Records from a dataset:
:::::

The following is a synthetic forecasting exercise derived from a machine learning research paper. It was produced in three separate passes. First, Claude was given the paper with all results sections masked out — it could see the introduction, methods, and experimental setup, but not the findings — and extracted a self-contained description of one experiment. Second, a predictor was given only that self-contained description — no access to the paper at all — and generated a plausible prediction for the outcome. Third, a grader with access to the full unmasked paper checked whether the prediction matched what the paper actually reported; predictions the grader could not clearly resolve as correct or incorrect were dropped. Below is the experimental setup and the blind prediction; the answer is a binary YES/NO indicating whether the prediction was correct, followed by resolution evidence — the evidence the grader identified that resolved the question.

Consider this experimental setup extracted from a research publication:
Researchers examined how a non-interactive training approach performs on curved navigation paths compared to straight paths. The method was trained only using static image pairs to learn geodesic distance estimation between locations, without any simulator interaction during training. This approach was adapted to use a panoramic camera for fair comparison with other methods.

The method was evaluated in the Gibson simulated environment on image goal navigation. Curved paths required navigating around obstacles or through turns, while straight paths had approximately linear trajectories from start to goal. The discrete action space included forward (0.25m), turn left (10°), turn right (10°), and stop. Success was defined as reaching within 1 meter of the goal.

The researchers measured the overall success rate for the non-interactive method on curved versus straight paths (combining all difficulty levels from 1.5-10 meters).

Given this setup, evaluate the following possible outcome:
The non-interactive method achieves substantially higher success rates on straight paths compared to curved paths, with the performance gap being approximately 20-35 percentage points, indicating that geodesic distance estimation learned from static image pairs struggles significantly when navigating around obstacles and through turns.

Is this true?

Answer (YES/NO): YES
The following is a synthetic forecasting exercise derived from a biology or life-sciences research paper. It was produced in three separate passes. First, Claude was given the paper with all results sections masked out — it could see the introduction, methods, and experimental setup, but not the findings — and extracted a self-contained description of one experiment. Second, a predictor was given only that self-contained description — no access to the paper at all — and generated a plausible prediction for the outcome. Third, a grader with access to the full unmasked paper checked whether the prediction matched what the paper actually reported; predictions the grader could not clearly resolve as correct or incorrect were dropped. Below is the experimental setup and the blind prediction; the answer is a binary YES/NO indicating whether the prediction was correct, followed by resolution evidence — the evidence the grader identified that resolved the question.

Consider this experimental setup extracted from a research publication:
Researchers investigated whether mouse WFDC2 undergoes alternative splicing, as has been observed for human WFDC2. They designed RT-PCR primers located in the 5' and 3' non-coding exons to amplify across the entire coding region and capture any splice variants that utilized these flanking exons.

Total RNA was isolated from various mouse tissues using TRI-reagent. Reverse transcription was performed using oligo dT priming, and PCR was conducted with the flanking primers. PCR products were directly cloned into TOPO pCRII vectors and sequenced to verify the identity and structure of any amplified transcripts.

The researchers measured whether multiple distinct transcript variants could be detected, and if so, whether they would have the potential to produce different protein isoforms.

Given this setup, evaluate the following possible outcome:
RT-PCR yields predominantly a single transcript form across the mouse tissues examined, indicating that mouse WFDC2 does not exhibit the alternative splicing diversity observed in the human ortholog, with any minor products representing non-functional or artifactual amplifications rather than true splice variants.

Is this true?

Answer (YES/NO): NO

:::::

## Task details
Among the lines above, find those carrying the word "introduction" and copy them out.

## Output
The following is a synthetic forecasting exercise derived from a machine learning research paper. It was produced in three separate passes. First, Claude was given the paper with all results sections masked out — it could see the introduction, methods, and experimental setup, but not the findings — and extracted a self-contained description of one experiment. Second, a predictor was given only that self-contained description — no access to the paper at all — and generated a plausible prediction for the outcome. Third, a grader with access to the full unmasked paper checked whether the prediction matched what the paper actually reported; predictions the grader could not clearly resolve as correct or incorrect were dropped. Below is the experimental setup and the blind prediction; the answer is a binary YES/NO indicating whether the prediction was correct, followed by resolution evidence — the evidence the grader identified that resolved the question.
The following is a synthetic forecasting exercise derived from a biology or life-sciences research paper. It was produced in three separate passes. First, Claude was given the paper with all results sections masked out — it could see the introduction, methods, and experimental setup, but not the findings — and extracted a self-contained description of one experiment. Second, a predictor was given only that self-contained description — no access to the paper at all — and generated a plausible prediction for the outcome. Third, a grader with access to the full unmasked paper checked whether the prediction matched what the paper actually reported; predictions the grader could not clearly resolve as correct or incorrect were dropped. Below is the experimental setup and the blind prediction; the answer is a binary YES/NO indicating whether the prediction was correct, followed by resolution evidence — the evidence the grader identified that resolved the question.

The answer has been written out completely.